Results: In this study, we demonstrate that TAA-specific CD8+ T-cell responses are not efficiently induced in the peripheral blood of HCC patients as supported by the following observations: First, in HCC patients, frequencies of TAA-specific CD8+ T cells were not increased compared to healthy donors (HD) or patients with liver cirrhosis. Second, a remarkable proportion of TAA-specific CD8+ T cells were naïve despite the presence of antigen within the tumor tissue. Third, antigen-experienced TAA-specific CD8+ T cells lack the characteristic transcriptional regulation of exhausted CD8+ T cells, namely EomeshiTbetdim, and express inhibitory receptors only on a minor proportion of cells. This suggests restricted antigen recognition and further supports the hypothesis of inefficient induction and activation.

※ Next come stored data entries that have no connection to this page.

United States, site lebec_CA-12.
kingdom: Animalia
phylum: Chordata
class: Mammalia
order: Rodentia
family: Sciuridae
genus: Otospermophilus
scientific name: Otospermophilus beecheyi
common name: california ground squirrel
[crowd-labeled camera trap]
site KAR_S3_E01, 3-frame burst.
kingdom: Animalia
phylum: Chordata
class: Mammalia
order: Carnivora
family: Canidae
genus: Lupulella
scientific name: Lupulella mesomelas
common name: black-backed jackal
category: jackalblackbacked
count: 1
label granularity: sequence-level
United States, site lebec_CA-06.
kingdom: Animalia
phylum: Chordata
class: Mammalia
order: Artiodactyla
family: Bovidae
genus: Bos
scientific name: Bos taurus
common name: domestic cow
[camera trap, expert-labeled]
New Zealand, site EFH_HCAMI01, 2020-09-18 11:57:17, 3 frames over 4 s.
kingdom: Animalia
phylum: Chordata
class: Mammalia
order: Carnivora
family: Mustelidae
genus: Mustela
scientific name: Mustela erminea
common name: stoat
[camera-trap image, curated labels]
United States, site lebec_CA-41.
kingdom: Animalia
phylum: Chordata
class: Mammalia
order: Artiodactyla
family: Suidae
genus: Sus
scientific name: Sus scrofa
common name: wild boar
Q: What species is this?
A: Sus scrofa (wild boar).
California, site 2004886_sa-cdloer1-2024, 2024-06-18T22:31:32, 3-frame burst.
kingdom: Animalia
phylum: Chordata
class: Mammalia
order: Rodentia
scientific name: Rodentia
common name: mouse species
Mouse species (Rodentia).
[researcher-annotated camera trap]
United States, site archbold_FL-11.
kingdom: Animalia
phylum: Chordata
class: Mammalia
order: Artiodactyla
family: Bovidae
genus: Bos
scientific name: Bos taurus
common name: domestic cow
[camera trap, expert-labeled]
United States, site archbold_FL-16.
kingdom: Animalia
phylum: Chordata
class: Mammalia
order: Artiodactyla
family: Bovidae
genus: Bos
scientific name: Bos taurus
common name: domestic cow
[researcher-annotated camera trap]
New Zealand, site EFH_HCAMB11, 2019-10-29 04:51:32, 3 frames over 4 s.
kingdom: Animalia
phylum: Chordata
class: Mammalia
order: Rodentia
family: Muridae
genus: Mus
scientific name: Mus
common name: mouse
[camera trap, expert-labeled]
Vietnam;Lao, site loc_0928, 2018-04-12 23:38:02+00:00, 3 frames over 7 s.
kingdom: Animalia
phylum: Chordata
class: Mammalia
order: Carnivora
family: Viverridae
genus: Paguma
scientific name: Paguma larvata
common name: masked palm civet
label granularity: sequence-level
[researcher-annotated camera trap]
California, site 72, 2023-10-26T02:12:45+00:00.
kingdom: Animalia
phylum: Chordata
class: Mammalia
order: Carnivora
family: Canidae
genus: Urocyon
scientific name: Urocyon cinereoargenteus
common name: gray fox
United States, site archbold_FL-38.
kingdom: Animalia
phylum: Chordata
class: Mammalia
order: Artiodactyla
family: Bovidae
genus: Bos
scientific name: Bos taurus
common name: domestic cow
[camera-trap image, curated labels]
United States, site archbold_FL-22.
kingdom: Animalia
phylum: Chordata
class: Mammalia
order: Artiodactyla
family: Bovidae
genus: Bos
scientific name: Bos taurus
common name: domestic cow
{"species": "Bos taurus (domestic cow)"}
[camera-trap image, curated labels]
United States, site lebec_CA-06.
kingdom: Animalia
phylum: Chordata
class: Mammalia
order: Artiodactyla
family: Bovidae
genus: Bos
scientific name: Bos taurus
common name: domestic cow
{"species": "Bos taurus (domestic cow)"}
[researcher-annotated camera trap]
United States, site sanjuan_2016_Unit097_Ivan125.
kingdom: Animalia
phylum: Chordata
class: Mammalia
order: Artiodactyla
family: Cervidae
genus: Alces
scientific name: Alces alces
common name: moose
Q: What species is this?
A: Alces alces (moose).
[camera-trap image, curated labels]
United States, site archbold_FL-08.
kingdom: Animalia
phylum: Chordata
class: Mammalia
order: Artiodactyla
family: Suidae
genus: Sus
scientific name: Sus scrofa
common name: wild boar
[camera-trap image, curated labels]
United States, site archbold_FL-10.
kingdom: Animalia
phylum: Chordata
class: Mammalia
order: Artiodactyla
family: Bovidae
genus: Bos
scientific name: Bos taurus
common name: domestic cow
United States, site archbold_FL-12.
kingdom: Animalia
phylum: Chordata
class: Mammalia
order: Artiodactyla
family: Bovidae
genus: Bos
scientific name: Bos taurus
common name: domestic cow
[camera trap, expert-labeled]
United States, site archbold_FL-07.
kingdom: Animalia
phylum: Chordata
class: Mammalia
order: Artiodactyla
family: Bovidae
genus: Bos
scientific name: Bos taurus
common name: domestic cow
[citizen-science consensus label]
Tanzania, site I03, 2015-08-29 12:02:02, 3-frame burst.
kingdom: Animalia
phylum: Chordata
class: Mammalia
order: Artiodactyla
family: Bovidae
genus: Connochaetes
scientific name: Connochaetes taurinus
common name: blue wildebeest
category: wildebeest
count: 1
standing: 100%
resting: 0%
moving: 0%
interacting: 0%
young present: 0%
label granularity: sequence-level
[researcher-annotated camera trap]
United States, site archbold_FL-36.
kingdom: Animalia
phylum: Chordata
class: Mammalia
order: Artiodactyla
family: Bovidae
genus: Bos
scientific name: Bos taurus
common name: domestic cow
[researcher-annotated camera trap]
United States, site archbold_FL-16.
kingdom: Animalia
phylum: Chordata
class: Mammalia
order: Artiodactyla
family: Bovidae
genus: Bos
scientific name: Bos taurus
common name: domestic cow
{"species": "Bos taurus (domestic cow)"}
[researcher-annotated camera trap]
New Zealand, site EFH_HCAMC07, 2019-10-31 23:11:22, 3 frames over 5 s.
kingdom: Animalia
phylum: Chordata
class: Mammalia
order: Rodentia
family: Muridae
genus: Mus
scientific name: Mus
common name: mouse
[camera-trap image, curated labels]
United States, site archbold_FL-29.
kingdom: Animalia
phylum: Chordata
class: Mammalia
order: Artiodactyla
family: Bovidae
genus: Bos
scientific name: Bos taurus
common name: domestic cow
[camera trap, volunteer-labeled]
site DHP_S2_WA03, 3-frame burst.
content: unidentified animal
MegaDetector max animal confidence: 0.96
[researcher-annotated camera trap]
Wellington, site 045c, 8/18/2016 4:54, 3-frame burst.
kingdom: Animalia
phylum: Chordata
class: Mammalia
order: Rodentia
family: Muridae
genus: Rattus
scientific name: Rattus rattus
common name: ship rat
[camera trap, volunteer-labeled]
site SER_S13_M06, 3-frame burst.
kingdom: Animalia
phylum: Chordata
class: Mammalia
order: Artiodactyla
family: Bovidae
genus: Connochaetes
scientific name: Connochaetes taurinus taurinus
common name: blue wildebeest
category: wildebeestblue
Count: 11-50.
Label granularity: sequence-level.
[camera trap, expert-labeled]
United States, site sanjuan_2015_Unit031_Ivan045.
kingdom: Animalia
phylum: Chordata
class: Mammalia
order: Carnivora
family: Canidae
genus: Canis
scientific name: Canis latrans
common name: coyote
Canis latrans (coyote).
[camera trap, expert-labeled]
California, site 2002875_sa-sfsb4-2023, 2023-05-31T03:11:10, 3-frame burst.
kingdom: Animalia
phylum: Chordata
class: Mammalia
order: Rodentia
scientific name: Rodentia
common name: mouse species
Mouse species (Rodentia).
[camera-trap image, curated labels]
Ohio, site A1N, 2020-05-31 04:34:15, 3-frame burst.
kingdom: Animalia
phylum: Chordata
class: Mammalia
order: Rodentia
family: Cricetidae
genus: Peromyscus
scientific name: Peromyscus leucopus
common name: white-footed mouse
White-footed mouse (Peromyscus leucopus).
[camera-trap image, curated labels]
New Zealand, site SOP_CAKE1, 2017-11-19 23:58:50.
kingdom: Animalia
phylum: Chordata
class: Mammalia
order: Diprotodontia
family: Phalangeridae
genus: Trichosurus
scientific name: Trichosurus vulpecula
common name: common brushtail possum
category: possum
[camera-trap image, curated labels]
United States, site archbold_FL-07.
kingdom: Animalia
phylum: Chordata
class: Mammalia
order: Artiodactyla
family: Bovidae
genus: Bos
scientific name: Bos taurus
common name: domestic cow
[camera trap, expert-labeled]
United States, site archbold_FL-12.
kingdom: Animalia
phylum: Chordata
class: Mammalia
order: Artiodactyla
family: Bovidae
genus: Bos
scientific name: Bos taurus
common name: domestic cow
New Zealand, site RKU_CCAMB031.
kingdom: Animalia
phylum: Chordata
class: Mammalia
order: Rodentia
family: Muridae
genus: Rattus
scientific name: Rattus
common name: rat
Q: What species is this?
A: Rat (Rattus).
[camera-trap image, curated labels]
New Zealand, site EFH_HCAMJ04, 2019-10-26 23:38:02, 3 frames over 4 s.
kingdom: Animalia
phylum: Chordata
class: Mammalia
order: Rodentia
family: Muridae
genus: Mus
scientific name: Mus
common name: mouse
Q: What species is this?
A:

Methods: By applying peptide/MHCI tetramer-based enrichment, a method of high sensitivity, we now could define the heterogeneity of circulating TAA-specific CD8+ T cells targeting glypican-3, NY-ESO-1, MAGE-A1 and MAGE-A3. We focused on therapy-naïve HCC patients of which the majority underwent transarterial chemoembolization (TACE).

Conclusion: Our analysis reveals that circulating TAA-specific CD8+ T cells targeting 4 different immunodominant epitopes are not properly induced in therapy-naïve HCC patients thereby unravelling new and unexpected insights into TAA-specific CD8+ T-cell biology in HCC. This clearly highlights severe limitations of these potentially anti-tumoral T cells that may hamper their biological and clinical relevance in HCC.